Frank Lyman, CourseSmart's executive v.p. of marketing says "the near-future of education will center on Kindle-like devices that compliment laptop computers. However, the problems involve both technological developments and old-fashioned dealmaking.

He added "as a whole, the consumer book market is very different from the textbook market. With textbooks, students only buy what they are assigned. It's a narrow set of titles, and you have to have exactly what they're looking for. You need a lot of content."

Amazon or any other deal maker will need to make the right deals with publishers that address concerns like piracy and the ability to update texts.

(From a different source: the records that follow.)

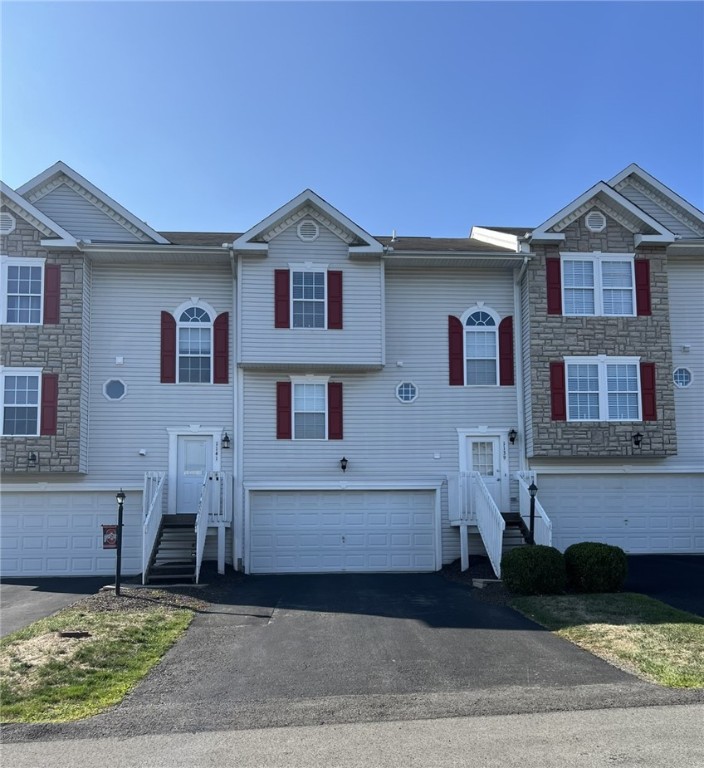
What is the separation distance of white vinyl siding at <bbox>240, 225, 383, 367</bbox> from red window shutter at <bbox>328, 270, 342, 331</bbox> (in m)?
0.11

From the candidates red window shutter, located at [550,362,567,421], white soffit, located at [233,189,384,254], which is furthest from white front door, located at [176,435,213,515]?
red window shutter, located at [550,362,567,421]

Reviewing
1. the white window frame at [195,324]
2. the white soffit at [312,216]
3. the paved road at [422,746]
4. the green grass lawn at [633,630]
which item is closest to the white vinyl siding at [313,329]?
the white soffit at [312,216]

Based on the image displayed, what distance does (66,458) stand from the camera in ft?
54.7

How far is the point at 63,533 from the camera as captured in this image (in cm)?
1738

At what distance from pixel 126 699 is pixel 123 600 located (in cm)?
579

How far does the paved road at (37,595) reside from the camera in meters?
11.9

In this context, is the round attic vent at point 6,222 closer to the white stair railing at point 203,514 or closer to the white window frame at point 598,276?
the white stair railing at point 203,514

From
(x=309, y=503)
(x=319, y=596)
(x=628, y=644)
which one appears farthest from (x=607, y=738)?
(x=309, y=503)

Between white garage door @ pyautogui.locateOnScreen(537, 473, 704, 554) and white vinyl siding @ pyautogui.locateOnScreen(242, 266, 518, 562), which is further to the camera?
white garage door @ pyautogui.locateOnScreen(537, 473, 704, 554)

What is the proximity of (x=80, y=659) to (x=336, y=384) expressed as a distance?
1012 cm

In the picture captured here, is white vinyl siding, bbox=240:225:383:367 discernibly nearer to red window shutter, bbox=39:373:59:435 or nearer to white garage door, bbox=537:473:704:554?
red window shutter, bbox=39:373:59:435

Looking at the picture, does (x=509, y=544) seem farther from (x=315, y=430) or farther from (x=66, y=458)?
(x=66, y=458)

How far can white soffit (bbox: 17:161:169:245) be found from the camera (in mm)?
17781

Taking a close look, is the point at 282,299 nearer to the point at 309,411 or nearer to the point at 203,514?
the point at 309,411
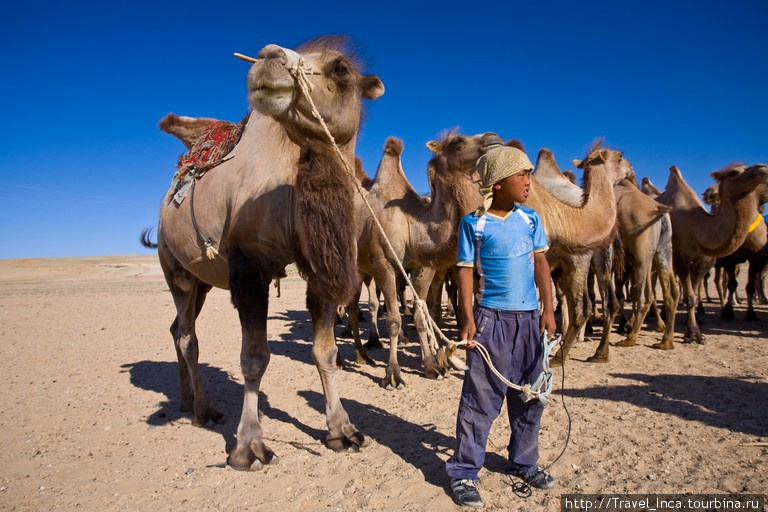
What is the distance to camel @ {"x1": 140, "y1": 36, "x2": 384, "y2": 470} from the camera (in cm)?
299

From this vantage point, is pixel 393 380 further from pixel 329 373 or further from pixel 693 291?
pixel 693 291

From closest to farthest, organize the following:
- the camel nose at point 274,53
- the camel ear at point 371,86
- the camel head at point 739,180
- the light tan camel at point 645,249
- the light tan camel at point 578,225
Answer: the camel nose at point 274,53
the camel ear at point 371,86
the light tan camel at point 578,225
the camel head at point 739,180
the light tan camel at point 645,249

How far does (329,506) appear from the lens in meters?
2.94

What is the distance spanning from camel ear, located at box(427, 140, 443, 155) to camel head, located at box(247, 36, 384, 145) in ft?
9.03

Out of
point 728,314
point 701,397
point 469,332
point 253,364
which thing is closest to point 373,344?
point 253,364

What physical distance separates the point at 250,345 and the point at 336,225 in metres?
1.26

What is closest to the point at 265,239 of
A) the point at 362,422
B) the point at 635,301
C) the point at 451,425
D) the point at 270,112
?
the point at 270,112

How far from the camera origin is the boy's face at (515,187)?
287cm

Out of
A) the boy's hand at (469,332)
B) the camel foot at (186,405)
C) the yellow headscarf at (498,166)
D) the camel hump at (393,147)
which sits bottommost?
the camel foot at (186,405)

James McQuivey, a Forrester Research analyst who was once a college professor said "once they get these 20 or 21-year-old youngsters reading on a Kindle, I assume they'll have them for life. They'll pay for the device out of their college funds and then they'll keep it for pleasure reading for years after."

McQuivey used to watch his students wrestle with expensive, phone book-sized texts that were destined to be sold back to bookstores at the end of each semester. A Kindle wouldn't add that much to a college student's budget, he said, and Amazon builds on its own future.

There's also another reason why Amazon is moving so fast in terms of technological updates to the Kindle that can handle graphics and color, McQuivey said: "Overall, textbooks are basically USA Today with hardback binding."

Besides Amazon and Sony, McQuivey said, two other companies have their eyes on this market, with one of the unnamed companies soon to offer a larger device for the academic and business publishing segment.

McQuivey added "by the summer of 2009, there should be four solid readers in the market. Suddenly everyone's smelling war."

Additionally, publishers should also enjoy being courted, having learned from the music industry's bad experience that saw Apple's iTunes become the top music retailer.

"Everybody looks at that and says, if we empower Kindle to be the dominant platform, with proprietary digital rights management and all, we're all going to be doing whatever Amazon tells us to do over the next twenty years. A bit like Google I guess. It's easy to portray publishers as Luddites, but they want that competition in the market and they will do everything in their power to get it," said McQuivey.